Methods : The frequency, magnitude, and mechanical energy of transient IOP fluctuations <3 s in duration were quantified using an automated approach in 9 eyes of 6 male rhesus macaques (NHPs) for 16-453 days using the Konigsberg EO system, as reported in our previous study (IOVS 2019;60(7):2572-2582). For this study, transient IOP fluctuations were similarly quantified in 16 eyes of 12 male NHPs using the Stellar IO system (22-376 days); in 12 eyes of 8 of these same NHPs, data were also acquired using the Stellar EO system (12-89 days) after a second implantation. IOP transducers were calibrated every 2 weeks via AC manometry, and data were adjusted for transducer drift. The Konigsberg EO system measured IOP continuously at 500Hz, whereas the Stellar EO and IO systems measured IOP at 200Hz at a 10% duty cycle (15s of every 150s period); all Stellar data were interpolated to estimate continuous sampling for direct comparison to our published Konigsberg EO data.

Results : All three telemetry systems (EO and IO) captured 8,000-12,000 transient IOP fluctuations per hour >0.6 mmHg and 3,000-5,000 fluctuations/hour >5 mmHg above momentary baseline during waking hours, as well as 5,000-6,500 fluctuations/hour >0.6 mmHg during sleeping hours (Figure). These transient IOP fluctuations represented 8-16% of the total IOP energy the eye must withstand during waking hours, and 4-8% during sleeping hours for all systems (Figure).

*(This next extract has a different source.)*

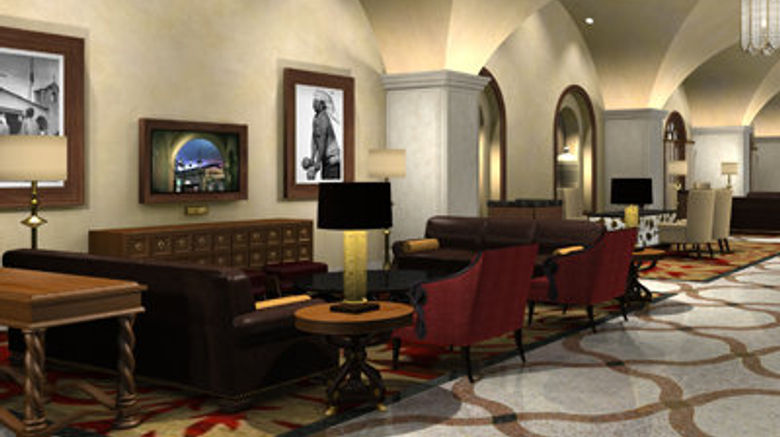 <b>Casino Del Sol Resort Spa Conference Lobby</b>. Images powered by <a href="https://www.leonardoworldwide.com/" title="Leonardo Worldwide" target="_blank">Leonardo</a>.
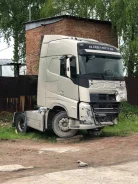 Volvo FH ����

Conclusions : For the purposes of IOP telemetry, transient IOP fluctuations can be captured using either a pressure transducer placed directly in the eye, or with a transducer mounted remotely and connected to the eye via a fluid-filled tube. However, care should be taken to minimize hydrostatic pressure effects from head position by mounting the EO sensor adjacent to the eye.

This is a 2020 ARVO Annual Meeting abstract.